The module would be more interesting on a workload that issues many shortest-path queries against a small, stable subgraph: a small office hierarchy, a product catalog with bounded depth, or a frozen graph snapshot. None of those match LDBC SNB SF1.
How the exclusion is enforced
The benchmark runner explicitly disables the flag in every run, including baseline and all_enabled:
DISABLED_BENCHMARK_FLAGS = {
"EXTERNAL_BFS": False,
}
def build_run_matrix():
# every entry merges DISABLED_BENCHMARK_FLAGS into its toggle dict
runs = [("baseline", {**DISABLED_BENCHMARK_FLAGS, **{flag: False for flag in flags}})]
...
runs.append(("all_enabled", {**DISABLED_BENCHMARK_FLAGS, **{flag: True for flag in flags}}))
return runs
This means the published "all_enabled" numbers in this thesis are honest: nothing is hidden behind a faulty optimization. The module exists, has a unit test (tests/test_external_bfs.py), and is available for anyone who wants to revive it for a more amenable workload.

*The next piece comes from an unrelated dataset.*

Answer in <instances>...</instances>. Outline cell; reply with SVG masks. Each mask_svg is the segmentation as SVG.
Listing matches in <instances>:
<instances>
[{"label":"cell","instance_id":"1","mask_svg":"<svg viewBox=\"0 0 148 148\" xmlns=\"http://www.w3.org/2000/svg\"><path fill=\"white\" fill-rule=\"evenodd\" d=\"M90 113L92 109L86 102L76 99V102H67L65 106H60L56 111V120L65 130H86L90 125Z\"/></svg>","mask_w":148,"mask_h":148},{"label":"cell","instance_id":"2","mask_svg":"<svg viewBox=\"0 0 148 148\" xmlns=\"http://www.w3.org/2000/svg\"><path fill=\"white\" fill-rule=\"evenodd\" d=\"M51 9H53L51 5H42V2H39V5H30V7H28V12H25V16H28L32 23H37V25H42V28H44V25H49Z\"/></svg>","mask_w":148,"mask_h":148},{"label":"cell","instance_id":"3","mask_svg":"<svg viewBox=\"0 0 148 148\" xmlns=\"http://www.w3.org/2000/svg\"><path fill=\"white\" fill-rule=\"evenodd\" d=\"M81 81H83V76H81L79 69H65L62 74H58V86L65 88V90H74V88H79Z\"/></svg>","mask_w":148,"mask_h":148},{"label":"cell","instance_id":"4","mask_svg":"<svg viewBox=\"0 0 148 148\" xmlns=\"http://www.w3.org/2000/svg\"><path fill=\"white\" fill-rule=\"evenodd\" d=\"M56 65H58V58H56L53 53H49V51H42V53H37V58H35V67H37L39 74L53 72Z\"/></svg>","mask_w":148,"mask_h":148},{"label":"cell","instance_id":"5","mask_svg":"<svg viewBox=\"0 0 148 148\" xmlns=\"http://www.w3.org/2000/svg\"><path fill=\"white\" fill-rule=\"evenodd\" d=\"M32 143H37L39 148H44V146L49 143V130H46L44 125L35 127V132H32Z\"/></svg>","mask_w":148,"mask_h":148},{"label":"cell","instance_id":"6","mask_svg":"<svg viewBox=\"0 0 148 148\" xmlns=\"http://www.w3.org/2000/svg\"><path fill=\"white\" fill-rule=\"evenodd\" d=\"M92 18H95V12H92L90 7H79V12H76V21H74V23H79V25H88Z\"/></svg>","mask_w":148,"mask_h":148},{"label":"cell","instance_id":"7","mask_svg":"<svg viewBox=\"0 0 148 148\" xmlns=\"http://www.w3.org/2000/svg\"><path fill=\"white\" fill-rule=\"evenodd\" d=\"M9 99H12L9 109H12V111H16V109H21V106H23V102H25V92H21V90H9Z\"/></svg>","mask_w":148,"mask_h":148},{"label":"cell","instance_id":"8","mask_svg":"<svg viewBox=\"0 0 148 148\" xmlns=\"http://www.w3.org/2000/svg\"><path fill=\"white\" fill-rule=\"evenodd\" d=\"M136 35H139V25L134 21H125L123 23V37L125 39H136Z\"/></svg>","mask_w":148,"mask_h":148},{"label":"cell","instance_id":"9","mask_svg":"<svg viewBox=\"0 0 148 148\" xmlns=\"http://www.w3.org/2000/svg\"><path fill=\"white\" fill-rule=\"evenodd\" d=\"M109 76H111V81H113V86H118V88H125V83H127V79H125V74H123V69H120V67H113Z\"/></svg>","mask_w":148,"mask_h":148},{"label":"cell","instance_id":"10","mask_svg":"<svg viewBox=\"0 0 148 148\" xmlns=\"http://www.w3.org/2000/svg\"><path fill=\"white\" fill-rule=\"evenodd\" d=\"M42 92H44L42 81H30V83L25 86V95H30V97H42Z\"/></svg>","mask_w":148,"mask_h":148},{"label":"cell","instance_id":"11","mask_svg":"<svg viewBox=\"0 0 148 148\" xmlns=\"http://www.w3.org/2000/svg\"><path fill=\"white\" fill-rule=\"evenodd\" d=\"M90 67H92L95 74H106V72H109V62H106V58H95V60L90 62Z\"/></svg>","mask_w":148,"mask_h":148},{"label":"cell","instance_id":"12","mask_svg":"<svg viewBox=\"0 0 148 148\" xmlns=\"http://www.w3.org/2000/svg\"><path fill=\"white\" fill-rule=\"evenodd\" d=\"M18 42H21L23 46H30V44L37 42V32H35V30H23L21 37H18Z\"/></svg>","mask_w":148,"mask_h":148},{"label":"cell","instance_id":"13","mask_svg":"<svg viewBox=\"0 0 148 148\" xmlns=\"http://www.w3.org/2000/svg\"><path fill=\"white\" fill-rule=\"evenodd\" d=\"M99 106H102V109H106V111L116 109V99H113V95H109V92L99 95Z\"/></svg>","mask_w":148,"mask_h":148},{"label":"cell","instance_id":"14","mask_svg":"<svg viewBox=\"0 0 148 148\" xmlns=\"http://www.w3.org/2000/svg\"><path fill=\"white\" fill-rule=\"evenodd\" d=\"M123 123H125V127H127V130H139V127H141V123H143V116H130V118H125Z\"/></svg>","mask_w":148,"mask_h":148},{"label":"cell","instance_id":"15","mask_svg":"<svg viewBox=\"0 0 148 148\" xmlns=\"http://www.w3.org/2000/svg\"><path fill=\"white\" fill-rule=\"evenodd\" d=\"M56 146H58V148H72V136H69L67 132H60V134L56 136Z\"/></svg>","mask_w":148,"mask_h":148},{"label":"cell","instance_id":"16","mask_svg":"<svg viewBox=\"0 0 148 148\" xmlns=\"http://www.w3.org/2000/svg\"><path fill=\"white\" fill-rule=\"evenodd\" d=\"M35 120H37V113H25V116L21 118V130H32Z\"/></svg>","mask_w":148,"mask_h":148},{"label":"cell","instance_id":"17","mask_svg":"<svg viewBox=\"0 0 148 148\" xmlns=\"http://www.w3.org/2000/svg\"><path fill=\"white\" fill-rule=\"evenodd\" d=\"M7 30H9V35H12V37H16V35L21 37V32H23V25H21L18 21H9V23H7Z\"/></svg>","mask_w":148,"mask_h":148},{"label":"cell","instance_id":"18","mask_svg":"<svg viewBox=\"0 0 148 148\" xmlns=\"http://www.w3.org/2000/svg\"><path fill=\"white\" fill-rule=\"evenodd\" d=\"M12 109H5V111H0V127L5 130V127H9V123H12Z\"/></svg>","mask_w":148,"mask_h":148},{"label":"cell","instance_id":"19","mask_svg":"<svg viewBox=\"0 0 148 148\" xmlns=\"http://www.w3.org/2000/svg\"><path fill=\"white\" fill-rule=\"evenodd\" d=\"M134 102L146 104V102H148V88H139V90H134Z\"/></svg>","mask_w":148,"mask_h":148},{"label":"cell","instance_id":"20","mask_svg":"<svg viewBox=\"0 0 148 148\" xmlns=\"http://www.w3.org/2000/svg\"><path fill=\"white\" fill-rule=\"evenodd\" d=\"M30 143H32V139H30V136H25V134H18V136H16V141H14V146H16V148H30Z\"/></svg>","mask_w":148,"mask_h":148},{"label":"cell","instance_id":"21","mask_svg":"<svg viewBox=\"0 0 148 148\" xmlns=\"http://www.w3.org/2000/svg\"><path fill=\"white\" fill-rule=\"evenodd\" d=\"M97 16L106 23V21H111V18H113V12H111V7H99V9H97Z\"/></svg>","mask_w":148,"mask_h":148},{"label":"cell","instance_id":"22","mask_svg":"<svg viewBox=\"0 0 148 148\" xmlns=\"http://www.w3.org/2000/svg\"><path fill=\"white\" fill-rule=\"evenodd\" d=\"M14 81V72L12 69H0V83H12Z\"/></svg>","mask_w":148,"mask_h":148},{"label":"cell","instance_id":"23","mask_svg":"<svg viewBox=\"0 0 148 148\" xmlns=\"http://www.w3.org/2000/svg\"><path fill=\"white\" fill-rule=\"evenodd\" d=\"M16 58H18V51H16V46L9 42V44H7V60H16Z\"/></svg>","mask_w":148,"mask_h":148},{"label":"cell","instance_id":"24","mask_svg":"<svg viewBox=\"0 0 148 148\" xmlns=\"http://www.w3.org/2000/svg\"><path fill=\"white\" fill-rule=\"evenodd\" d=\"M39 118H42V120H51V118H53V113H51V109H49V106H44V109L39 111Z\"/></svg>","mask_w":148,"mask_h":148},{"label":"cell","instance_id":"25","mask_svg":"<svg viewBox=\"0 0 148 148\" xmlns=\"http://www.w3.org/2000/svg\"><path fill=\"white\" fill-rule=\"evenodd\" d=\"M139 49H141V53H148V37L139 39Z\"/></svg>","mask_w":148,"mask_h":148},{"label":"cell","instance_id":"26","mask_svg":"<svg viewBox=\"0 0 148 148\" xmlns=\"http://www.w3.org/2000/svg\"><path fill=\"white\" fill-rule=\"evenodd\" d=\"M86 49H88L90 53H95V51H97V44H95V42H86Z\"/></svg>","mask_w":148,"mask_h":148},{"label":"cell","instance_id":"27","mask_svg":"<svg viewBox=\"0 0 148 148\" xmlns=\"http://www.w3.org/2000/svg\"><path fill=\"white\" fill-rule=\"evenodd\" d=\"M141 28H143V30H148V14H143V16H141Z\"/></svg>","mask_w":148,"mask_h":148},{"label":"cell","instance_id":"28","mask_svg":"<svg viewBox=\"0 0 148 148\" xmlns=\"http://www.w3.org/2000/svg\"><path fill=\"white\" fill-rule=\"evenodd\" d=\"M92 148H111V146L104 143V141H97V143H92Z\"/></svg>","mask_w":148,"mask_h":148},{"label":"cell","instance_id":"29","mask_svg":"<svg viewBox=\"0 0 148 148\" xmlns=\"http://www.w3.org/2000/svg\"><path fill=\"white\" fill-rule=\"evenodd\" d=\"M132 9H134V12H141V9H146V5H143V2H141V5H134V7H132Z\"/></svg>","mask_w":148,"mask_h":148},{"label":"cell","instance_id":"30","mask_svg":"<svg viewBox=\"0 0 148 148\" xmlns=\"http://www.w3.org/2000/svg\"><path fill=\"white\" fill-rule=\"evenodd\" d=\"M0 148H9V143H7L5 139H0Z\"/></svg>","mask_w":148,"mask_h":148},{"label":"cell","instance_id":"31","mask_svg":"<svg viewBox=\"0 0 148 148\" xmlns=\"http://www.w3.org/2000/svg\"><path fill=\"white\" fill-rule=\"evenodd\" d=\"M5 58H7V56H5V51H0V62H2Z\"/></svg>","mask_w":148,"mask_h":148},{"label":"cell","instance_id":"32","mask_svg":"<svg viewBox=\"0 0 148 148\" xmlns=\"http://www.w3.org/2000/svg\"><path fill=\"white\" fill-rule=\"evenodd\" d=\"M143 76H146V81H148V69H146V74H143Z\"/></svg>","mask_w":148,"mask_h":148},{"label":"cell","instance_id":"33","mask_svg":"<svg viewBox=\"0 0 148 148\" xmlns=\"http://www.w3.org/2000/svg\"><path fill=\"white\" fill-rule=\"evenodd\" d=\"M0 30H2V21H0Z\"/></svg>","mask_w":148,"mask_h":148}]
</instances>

External execution of graph algorithms in front of a graph database is a tempting idea, but it pays off only when the algorithm is structurally different from what the database can do natively (think: an in-memory PageRank that runs once per session and is reused), or when the database round-trip dominates and the in-memory copy is already amortised. Pure unweighted BFS is neither.